>> start SOURCE PASSAGE
Source Water Protection

Background

The health of a community includes clean and safe drinking water. Protecting the sources of our municipal drinking water is an important step toward ensuring that there is enough safe, clean drinking water for all.  Land-use activities have the potential to harm your municipal drinking water sources if not properly managed. Drinking water source protection allows for the identification of these activities that may pose a risk to municipal water quality and water supplies, and the creation of source protection plans to manage these activities responsibly.

The responsibility for protecting municipal drinking water sources is a partnership between municipalities, the Conservation Authorities and the provincial government.  There are different roles and responsibilities for each level of government.  Source Protection Committees have been appointment by the provincial government to guide the development of source protection plans.  The Source Protection Committees are comprised of municipalities, farmers, businesses, industry, residents and members of the public.


Why Protect Water Quality and Quantity?

  • Source protection is the first barrier to protecting water quality, as many drinking water sources are vulnerable to multiple sources of contamination that have potential health implications.
  • Treatment of drinking water can be very costly and as a result it is often more cost effective to prevent ware from being contaminated than to treat it.
  • Protecting the water at the Source, creates healthier drinking water coming out of the tap.  Drinking water source protection, in particular the source protection plan policies reduce the risk that contaminants enter the water in the first place.

The Clean Water Act

The purpose of the Clean Water Act, 2006 is to protect existing and future sources of drinking water. Source Water Protection is the first barrier in a multi-barrier approach to protecting the water in Ontario’s lakes, rivers and underground aquifers. The objective is to establish a collaborative, locally driven, science driven, multi stakeholder process to protect municipal residential drinking water source.
Source Protection Committees and Plans

Source Protection Plans detail our approach to keeping our water clean, including identifying the areas to protect, the activities to manage and the programs to deliver. Source protection strategies are watershed based.  This means each plan is written with focus on a specific watershed. 
Wellington County is located at or near the headwaters of many water bodies, it is located within many watersheds and has five (5) source protection plans.
>> end SOURCE PASSAGE
• SET OF TASKS
1) According to the source water protection page, which groups make up the Source Protection Committees? List them all.
2) Write out the part of the source water protection page from "Wellington County is" to "(5) source protection plans.", word for word.
Answer using only the source water protection page.
>> start ITEMS
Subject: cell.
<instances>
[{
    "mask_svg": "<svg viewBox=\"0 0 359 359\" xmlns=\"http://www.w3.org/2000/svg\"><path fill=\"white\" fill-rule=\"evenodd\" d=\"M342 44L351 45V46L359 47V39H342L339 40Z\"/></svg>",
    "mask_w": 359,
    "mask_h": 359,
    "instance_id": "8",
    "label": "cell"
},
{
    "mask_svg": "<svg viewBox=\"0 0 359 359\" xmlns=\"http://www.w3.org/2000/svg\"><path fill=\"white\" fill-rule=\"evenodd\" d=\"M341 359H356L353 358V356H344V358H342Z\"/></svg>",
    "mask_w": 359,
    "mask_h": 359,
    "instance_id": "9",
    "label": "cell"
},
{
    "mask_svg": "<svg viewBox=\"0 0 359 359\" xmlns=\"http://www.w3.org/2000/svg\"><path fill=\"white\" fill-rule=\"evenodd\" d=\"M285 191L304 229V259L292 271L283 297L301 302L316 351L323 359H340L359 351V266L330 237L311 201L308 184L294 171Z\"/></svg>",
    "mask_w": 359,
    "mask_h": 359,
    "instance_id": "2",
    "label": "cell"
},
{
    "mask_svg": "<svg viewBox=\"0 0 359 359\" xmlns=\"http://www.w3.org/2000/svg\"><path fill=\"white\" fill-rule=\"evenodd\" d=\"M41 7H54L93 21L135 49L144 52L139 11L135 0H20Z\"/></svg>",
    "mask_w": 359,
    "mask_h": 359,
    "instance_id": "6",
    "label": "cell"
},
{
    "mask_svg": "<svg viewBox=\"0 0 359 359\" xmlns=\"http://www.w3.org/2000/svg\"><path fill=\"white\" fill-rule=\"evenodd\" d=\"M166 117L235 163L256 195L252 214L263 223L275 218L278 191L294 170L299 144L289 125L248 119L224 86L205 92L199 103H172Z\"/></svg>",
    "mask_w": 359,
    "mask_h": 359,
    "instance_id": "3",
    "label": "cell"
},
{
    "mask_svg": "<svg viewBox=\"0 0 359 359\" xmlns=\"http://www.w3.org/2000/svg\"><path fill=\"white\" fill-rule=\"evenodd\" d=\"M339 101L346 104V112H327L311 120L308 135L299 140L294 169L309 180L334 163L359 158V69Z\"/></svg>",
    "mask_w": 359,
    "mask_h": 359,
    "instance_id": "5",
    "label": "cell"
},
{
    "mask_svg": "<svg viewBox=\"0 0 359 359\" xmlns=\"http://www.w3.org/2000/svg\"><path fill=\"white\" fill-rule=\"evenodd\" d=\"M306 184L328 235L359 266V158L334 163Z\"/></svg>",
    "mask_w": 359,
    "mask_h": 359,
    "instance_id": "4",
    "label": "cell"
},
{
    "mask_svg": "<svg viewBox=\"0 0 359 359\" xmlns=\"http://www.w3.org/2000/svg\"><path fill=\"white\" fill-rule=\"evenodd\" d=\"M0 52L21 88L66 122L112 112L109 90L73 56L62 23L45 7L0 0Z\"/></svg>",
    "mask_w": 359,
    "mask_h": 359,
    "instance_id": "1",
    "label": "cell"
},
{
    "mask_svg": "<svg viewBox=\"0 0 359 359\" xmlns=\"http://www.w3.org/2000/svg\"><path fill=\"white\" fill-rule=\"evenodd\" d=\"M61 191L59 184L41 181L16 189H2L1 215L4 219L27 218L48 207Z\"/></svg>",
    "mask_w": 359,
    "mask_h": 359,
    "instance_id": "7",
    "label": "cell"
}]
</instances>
>> end ITEMS
• SOLUTION SET
1)
- municipalities
- farmers
- businesses
- industry
- residents
- members of the public

2)
Wellington County is located at or near the headwaters of many water bodies, it is located within many watersheds and has five (5) source protection plans.